# cant setup wireles "iwlwifi-4965-2.ucode" failed

## lum-X

```
[    7.505578] iwlagn 0000:02:00.0: request for firmware file 'iwlwifi-4965-2.ucode' failed.

[    7.505582] iwlagn 0000:02:00.0: no suitable firmware found!

[    7.505828] iwlagn 0000:02:00.0: PCI INT A disabled
```

i get this and i cant figure out what is happening. 

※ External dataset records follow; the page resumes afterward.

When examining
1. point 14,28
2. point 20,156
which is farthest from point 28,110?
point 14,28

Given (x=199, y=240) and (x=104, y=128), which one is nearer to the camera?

i  have the driver installed on kernel 

```
#

# Debugging Options

#

# CONFIG_IWLWIFI_DEBUG is not set

# CONFIG_IWLWIFI_DEVICE_TRACING is not set

CONFIG_IWLAGN=y

CONFIG_IWL4965=y

# CONFIG_IWL5000 is not set

# CONFIG_IWL3945 is not set

# CONFIG_LIBERTAS is not set

# CONFIG_HERMES is not set

# CONFIG_P54_COMMON is not set

# CONFIG_RT2X00 is not set

# CONFIG_WL1251 is not set

# CONFIG_WL12XX is not set

# CONFIG_ZD1211RW is not set
```

```

# Network testing

#

# CONFIG_NET_PKTGEN is not set

# CONFIG_NET_TCPPROBE is not set

# CONFIG_NET_DROP_MONITOR is not set

# CONFIG_HAMRADIO is not set

# CONFIG_CAN is not set

# CONFIG_IRDA is not set

# CONFIG_BT is not set

# CONFIG_AF_RXRPC is not set

CONFIG_FIB_RULES=y

CONFIG_WIRELESS=y

CONFIG_WEXT_CORE=y

CONFIG_WEXT_PROC=y

CONFIG_CFG80211=y

# CONFIG_NL80211_TESTMODE is not set

# CONFIG_CFG80211_DEVELOPER_WARNINGS is not set

# CONFIG_CFG80211_REG_DEBUG is not set

CONFIG_CFG80211_DEFAULT_PS=y

# CONFIG_CFG80211_DEBUGFS is not set

# CONFIG_CFG80211_INTERNAL_REGDB is not set

CONFIG_CFG80211_WEXT=y

CONFIG_WIRELESS_EXT_SYSFS=y

# CONFIG_LIB80211 is not set

CONFIG_MAC80211=y

CONFIG_MAC80211_HAS_RC=y

CONFIG_MAC80211_RC_MINSTREL=y

CONFIG_MAC80211_RC_MINSTREL_HT=y

CONFIG_MAC80211_RC_DEFAULT_MINSTREL=y

CONFIG_MAC80211_RC_DEFAULT="minstrel_ht"

# CONFIG_MAC80211_MESH is not set

# CONFIG_MAC80211_DEBUGFS is not set

# CONFIG_MAC80211_DEBUG_MENU is not set

# CONFIG_WIMAX is not set

# CONFIG_RFKILL is not set

# CONFIG_NET_9P is not set

# CONFIG_CAIF is not set

# CONFIG_CEPH_LIB is not set
```

i wish i can fix this so that i can move to my desk so that i can work on my assignment.

----------

## SinoTech

Do you have the firmware installed?

```

$ emerge net-wireless/iwl4965-ucode

```

See http://en.gentoo-wiki.com/wiki/Iwlwifi.

Cheers,

Sino

----------

## lum-X

yes i and i configured wpa_cupplicant and it works. 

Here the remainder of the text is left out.